Intra-company transferees (ICT) - CCFTA [R204(a) – F23, F24] - Agreements and arrangements - International Mobility Program

This section contains policy, procedures and guidance used by IRCC staff. It is posted on the department’s website as a courtesy to stakeholders.

In these instructions “officers” refers to employees of both Immigration, Refugees and Citizenship Canada and the Canada Border Services Agency.

The instructions on this page should be reviewed in conjunction with

There are two different paragraphs in the Immigration and Refugee Protection Regulations (IRPR) where the work of a foreign national transferring from a position in a foreign enterprise to a Canadian enterprise with a qualifying relationship is described, both paragraphs fall within the International Mobility Program (IMP).

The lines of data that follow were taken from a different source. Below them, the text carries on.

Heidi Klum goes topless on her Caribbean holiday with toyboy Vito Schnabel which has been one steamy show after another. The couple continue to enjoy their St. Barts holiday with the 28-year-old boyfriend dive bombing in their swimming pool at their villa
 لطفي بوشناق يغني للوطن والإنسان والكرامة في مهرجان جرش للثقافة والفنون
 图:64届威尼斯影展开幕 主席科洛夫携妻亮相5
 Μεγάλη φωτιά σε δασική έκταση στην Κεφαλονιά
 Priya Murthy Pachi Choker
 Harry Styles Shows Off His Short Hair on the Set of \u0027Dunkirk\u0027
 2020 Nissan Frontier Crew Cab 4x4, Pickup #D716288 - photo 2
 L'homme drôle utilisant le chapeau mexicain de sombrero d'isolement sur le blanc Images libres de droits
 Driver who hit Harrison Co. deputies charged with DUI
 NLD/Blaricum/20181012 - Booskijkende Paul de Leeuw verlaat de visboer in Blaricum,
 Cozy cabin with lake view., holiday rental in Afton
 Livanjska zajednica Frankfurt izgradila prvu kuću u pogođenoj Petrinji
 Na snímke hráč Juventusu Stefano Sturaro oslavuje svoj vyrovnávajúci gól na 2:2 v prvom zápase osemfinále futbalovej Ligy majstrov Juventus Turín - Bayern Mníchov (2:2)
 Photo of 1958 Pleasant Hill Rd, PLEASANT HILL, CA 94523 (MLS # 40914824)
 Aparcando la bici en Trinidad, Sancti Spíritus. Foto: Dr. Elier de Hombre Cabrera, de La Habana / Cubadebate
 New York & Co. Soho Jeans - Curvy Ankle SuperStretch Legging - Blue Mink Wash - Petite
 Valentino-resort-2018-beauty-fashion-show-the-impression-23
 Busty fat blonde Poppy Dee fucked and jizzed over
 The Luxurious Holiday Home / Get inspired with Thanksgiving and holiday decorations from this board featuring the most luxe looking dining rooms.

The Canada-Chile Free Trade Agreement (CCFTA) is an international agreement between Canada and Chile, and as such any work permit applications are assessed under paragraph 204(a) of the Immigration and Refugee Protection Regulations (IRPR). This regulatory section falls under the International Mobility Program.

Paragraph 205(a) of the IRPR facilitates entry to Canada for all nationalities who are employed by a foreign multinational company and are entering Canada to undertake employment with a parent, subsidiary, branch, or affiliate of the foreign company as an ICT.

For more information on processing ICT work permit applications under R205(a), please see Intra-company transferees (ICT) [R205(a) – C61, C62, C63] - Canadian interests – International Mobility Program.

On this page

Eligibility

At the time of submitting their application, all ICTs must meet the following requirements:

The foreign national must belong to one of the following categories:

Documentary evidence

The onus is on the foreign national to provide evidence that they meet the eligibility requirements of the exemption and will be able to perform the work being sought as stated in the IMP offer of employment.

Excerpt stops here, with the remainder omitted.